## DATA FOR THIS TASK
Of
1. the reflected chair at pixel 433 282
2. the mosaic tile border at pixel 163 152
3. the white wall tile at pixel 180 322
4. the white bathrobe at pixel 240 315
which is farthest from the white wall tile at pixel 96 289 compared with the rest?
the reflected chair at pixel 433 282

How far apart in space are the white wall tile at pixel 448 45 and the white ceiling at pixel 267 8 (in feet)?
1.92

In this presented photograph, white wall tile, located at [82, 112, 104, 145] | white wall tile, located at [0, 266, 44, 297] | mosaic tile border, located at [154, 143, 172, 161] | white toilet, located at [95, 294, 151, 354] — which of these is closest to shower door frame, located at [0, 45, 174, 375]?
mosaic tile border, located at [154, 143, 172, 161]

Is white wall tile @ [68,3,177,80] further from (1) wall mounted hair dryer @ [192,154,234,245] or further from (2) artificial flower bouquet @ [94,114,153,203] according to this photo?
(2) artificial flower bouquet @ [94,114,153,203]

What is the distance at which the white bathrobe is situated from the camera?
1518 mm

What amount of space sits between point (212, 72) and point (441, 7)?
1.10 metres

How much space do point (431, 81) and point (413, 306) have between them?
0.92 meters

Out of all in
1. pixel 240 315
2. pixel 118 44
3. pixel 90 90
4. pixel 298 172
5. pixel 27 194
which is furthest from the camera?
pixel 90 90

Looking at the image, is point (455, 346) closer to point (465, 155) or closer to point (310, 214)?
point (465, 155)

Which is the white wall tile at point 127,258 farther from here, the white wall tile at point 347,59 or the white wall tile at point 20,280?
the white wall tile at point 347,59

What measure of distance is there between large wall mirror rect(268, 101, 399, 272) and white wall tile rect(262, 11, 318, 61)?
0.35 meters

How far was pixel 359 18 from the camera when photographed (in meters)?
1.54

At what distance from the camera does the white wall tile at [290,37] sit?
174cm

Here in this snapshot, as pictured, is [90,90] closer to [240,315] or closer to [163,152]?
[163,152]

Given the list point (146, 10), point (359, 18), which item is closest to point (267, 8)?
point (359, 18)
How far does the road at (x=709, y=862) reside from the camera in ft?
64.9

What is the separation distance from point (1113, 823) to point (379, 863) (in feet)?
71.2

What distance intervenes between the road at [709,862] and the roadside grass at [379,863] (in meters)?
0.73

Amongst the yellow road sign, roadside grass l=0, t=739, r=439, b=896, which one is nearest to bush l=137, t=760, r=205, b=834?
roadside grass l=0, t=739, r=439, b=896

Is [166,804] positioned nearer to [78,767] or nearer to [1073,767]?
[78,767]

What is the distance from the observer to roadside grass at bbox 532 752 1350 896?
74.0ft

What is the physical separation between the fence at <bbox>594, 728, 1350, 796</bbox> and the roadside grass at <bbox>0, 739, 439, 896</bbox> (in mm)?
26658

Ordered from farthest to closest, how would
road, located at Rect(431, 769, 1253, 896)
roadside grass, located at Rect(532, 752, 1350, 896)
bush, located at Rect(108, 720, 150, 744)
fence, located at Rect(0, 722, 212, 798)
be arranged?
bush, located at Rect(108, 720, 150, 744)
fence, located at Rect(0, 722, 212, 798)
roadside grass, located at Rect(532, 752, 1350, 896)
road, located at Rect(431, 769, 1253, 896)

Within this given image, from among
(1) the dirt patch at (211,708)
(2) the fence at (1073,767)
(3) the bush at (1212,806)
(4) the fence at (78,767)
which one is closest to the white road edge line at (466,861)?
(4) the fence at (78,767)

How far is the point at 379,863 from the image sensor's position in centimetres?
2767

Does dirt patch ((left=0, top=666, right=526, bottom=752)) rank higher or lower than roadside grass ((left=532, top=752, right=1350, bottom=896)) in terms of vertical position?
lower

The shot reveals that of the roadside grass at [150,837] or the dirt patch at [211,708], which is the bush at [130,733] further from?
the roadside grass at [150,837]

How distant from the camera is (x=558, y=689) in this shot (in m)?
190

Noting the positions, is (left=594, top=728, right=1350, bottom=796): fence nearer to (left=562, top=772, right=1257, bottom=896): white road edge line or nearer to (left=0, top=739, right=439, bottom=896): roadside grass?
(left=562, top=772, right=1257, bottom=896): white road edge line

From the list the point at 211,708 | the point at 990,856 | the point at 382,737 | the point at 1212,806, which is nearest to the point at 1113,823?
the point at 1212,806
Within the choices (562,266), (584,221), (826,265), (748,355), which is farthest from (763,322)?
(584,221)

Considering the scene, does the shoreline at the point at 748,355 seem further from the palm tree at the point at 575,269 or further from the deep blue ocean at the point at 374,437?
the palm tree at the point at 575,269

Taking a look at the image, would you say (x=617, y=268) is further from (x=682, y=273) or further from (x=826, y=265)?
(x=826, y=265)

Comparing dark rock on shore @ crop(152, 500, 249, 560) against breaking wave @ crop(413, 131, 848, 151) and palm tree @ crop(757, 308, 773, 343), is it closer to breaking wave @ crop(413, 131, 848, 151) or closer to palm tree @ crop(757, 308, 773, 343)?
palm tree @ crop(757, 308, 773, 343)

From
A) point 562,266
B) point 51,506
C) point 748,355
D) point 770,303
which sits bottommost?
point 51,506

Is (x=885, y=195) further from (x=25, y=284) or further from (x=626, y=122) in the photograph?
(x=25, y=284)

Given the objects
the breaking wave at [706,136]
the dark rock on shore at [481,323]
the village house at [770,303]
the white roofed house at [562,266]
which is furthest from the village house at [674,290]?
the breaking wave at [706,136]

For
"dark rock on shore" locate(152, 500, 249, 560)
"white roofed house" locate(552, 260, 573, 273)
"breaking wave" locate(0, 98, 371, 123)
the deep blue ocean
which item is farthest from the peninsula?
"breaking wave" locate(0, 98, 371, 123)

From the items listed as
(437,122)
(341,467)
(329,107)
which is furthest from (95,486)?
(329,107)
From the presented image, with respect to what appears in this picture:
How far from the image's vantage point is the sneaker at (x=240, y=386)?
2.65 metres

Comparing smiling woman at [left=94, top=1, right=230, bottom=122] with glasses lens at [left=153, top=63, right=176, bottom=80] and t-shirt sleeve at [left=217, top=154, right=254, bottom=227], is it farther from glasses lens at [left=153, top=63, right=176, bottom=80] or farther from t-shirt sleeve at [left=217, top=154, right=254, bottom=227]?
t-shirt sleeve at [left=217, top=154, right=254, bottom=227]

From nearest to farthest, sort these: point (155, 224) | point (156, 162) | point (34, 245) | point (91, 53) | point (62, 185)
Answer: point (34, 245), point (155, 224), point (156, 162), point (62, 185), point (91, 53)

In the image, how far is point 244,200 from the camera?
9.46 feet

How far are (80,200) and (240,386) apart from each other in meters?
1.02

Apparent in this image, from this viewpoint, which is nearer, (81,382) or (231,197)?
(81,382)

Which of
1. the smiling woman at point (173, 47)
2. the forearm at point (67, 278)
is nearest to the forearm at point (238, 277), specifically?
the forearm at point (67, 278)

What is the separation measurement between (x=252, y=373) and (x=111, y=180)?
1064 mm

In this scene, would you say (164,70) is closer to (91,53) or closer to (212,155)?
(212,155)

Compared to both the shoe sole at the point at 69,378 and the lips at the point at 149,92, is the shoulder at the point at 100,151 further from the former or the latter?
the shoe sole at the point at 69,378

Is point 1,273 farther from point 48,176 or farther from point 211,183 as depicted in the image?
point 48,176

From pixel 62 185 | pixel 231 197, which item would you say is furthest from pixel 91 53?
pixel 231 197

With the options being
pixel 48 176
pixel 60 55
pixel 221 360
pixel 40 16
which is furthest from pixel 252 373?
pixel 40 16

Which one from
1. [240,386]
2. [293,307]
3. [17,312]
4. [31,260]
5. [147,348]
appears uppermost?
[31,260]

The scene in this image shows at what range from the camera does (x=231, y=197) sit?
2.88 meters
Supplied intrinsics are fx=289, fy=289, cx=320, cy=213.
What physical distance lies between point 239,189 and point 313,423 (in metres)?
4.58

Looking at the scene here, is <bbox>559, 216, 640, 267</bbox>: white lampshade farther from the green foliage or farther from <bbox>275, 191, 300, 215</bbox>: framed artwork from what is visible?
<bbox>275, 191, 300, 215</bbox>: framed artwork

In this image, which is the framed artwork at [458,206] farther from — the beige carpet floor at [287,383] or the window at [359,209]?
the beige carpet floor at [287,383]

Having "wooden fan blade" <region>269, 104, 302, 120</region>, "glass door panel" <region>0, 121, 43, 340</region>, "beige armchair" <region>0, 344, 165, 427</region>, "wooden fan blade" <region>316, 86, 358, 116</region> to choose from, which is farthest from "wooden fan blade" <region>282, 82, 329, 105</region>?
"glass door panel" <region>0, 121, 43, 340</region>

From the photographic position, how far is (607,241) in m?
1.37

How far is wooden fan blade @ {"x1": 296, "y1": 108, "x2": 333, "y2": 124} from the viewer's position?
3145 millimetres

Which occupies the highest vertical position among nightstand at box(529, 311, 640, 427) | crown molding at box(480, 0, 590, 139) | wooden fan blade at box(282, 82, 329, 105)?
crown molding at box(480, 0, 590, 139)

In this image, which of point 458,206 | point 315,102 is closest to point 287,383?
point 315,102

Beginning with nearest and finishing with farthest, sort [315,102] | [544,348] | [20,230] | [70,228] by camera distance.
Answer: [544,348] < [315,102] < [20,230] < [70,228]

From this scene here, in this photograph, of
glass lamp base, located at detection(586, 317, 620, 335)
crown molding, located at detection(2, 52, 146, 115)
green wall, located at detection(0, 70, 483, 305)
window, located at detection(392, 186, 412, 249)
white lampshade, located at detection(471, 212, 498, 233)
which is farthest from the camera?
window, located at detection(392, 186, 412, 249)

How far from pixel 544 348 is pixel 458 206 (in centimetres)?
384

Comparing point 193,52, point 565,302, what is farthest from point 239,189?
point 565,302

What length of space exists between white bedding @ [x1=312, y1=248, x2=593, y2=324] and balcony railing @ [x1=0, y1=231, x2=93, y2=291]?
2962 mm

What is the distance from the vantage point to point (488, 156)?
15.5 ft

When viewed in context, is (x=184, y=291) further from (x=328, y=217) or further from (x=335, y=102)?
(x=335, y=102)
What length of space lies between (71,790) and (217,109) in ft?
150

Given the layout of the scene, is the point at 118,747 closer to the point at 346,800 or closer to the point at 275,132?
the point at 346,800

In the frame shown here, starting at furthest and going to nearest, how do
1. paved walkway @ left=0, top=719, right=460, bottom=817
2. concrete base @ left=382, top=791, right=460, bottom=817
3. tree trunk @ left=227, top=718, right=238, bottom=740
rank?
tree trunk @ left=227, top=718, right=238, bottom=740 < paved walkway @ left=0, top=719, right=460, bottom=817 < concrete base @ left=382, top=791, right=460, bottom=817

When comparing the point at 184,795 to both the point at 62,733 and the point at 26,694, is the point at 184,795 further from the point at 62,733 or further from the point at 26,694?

## SET EXERCISE
Transcribe the records above exactly, but only from the line that contains "In this image, which of" through their final line, inclusive.

## EXERCISE RESPONSE
In this image, which of point 458,206 | point 315,102 is closest to point 287,383?
point 315,102

Beginning with nearest and finishing with farthest, sort [315,102] | [544,348] | [20,230] | [70,228] by camera distance.
Answer: [544,348] < [315,102] < [20,230] < [70,228]

From this scene here, in this photograph, of
glass lamp base, located at detection(586, 317, 620, 335)
crown molding, located at detection(2, 52, 146, 115)
green wall, located at detection(0, 70, 483, 305)
window, located at detection(392, 186, 412, 249)
white lampshade, located at detection(471, 212, 498, 233)
which is farthest from the camera?
window, located at detection(392, 186, 412, 249)

How far from pixel 544 348 is pixel 458 206 (in centimetres)?
384

Comparing point 193,52, point 565,302, what is farthest from point 239,189?
point 565,302

What length of space exists between white bedding @ [x1=312, y1=248, x2=593, y2=324] and balcony railing @ [x1=0, y1=231, x2=93, y2=291]?
2962 mm

What is the distance from the vantage point to point (488, 156)?
15.5 ft

When viewed in context, is (x=184, y=291) further from (x=328, y=217) or further from (x=335, y=102)?
(x=335, y=102)
What length of space lies between (71,790) and (217,109) in ft?
150

Given the layout of the scene, is the point at 118,747 closer to the point at 346,800 or closer to the point at 275,132?
the point at 346,800

In the frame shown here, starting at furthest and going to nearest, how do
1. paved walkway @ left=0, top=719, right=460, bottom=817
2. concrete base @ left=382, top=791, right=460, bottom=817
3. tree trunk @ left=227, top=718, right=238, bottom=740
rank?
tree trunk @ left=227, top=718, right=238, bottom=740 < paved walkway @ left=0, top=719, right=460, bottom=817 < concrete base @ left=382, top=791, right=460, bottom=817

When comparing the point at 184,795 to both the point at 62,733 and the point at 26,694, is the point at 184,795 further from the point at 62,733 or further from the point at 26,694?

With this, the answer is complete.